> **Excerpted passage**:
Summary judgment is appropriate if the moving party demonstrates that there is "no genuine dispute as to any material fact" and that it is "entitled to a judgment as a matter of law." Fed. R. Civ. P. 56(a). In applying this standard, the Court views the evidence and draws all reasonable inferences therefrom in the light most favorable to the nonmoving party. Adler v. Wal-Mart Stores, Inc., 144 F.3d 664, 670 (10th Cir. 1998) (citing Matsushita Elec. Indus. Co., Ltd. v. Zenith Radio Corp., 475 U.S. 574, 587 (1986)). A dispute of fact is "genuine" if "there is sufficient evidence on each side so that a rational trier of fact could resolve the issue either way." Id. (citing Anderson v. Liberty Lobby, Inc., 477 U.S. 242, 248 (1986)). A fact is "material" if, under the applicable substantive law, it is "essential to the proper disposition of the claim." Id. (citing Anderson, 477 U.S. at 248).

> **Information provided**:
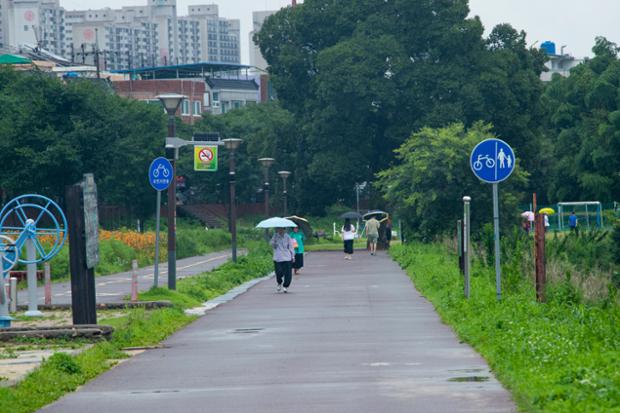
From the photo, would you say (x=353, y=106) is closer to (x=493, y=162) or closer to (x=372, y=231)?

> **Problem set**:
1. List every court case cited in the passage on summary judgment.
2. Resume the passage on summary judgment, picking up right after its final sentence.
The material above has no connection to the passage on summary judgment.

> **Answers in order**:
1.
- Adler v. Wal-Mart Stores, Inc., 144 F.3d 664 (10th Cir. 1998)
- Matsushita Elec. Indus. Co., Ltd. v. Zenith Radio Corp., 475 U.S. 574 (1986)
- Anderson v. Liberty Lobby, Inc., 477 U.S. 242 (1986)

2.
The moving party bears the initial burden of demonstrating an absence of a genuine dispute of material fact and entitlement to judgment as a matter of law. Id. at 670-71. To meet this standard, a movant that does not bear the ultimate burden of persuasion at trial does not need to disprove the other party's claim; rather, the movant need simply point out to the court a lack of evidence for the other party on an essential element of that party's claim. Id. at 671 (citing Celotex Corp. v. Catrett, 477 U.S. 317, 325 (1986)).

Once the movant has met this initial burden, the burden shifts to the nonmoving party to "set forth specific facts showing that there is a genuine issue for trial." Anderson, 477 U.S. at 256. The nonmoving party may not simply rest upon its pleadings to satisfy its burden. Id. Rather, the nonmoving party must "set forth specific facts that would be admissible in evidence in the event of trial from which a rational trier of fact could find for the nonmovant." Adler, 144 F.3d at 671. "To accomplish this, the facts must be identified by reference to affidavits, deposition transcripts, or specific exhibits incorporated therein." Id.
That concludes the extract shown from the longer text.